Set in a world without smartphones or computers, it is no surprise that paper abounds. Characters communicate via letter or telegram. They book long-distance phone calls and wait hours for the connection. Letters appear throughout the story in a most casual fashion.  Indeed for them, typewriters, blotting paper and carbon copies are more than nostalgic artefacts.

The letters described are wonderful. They incite rage on opening or contain things concealed in boxes of chocolates. The handwriting is scrawled or neat. Thus letters, along with the odd telegram, act as a support network offering a version of life coaching as well as gossip.

Look at Judy who apparently writes like she talks and only sends a letter when there is something to say.  Naturally, I love that she uses green ink. She acts as a ‘post box’ for scribbled love notes sent between the schoolgirls and their suitors. Purchasing a Hermes diary with a gold pencil makes her feel more sophisticated and European.

Then Pagan uses a chain letter (presumably such things had a better reputation in the past) to kick off her fundraising efforts. At another point, clearing out her Grandfather’s desk she finds a box of letters her father wrote at boarding school.

The girls of L’Hirondelle write home asking for money for extra needlework lessons so that they can have a new ball dress. These days they’d be rumbled as the photos appeared on Facebook.

More letters…

Elsewhere, Kate writes to Pagan every day to support her until a telephone can be installed. She endeavours to use correct terms (writing paper, not notepaper) and purchases a delightfully retro-sounding ruled exercise book to track the stock market. A suitor delights her with a number of trinkets including a jewelled pencil.

The reader can deduce that  Madam Sardeau is not a stylish woman when she uses the kitchen notebook and pencil to record her conversation with Lili. However, Lili clearly has better taste as suggested by the description of her engraved cream writing paper.

Quite frankly email and social media would have ruined the plot. Would Robert have been able to come between Pagan and Kate if they hadn’t been communicating by letter?
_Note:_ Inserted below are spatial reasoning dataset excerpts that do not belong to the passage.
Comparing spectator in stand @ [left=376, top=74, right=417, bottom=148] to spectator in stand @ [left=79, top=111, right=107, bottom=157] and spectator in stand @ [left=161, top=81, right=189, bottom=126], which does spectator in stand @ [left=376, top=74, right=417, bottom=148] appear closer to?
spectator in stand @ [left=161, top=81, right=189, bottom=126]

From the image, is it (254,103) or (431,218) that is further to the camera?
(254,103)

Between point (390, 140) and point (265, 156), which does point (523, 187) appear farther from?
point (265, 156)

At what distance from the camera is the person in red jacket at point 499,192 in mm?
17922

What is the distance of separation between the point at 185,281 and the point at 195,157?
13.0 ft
Would Judy have been able to get away with pretending she had an older sister? Maybe. Maybe not.

But my favourite bits though are the ones that describe Maxine’s stationery related activities.  I longed, as a late 80s teen, to trade my cream writing case for a maroon office in a suitcase like hers. Naturally, I made assumptions that went along with being in possession of such a thing. Specifically, I would be travelling around the world in enormous comfort and luxury paid for by someone else. And packing homegrown peaches to eat on plane flights. Naturally, I loved that Maxine wrote her thank-you letters before going to bed. A habit I would dearly have loved to emulate if I ever wrote thank you letters after parties.

I see Lace as a reminder that there is a definite glamour in the handwritten. The characters portrayed show that it isn’t a smartphone that makes someone successful at their business – it’s the ability to communicate with style.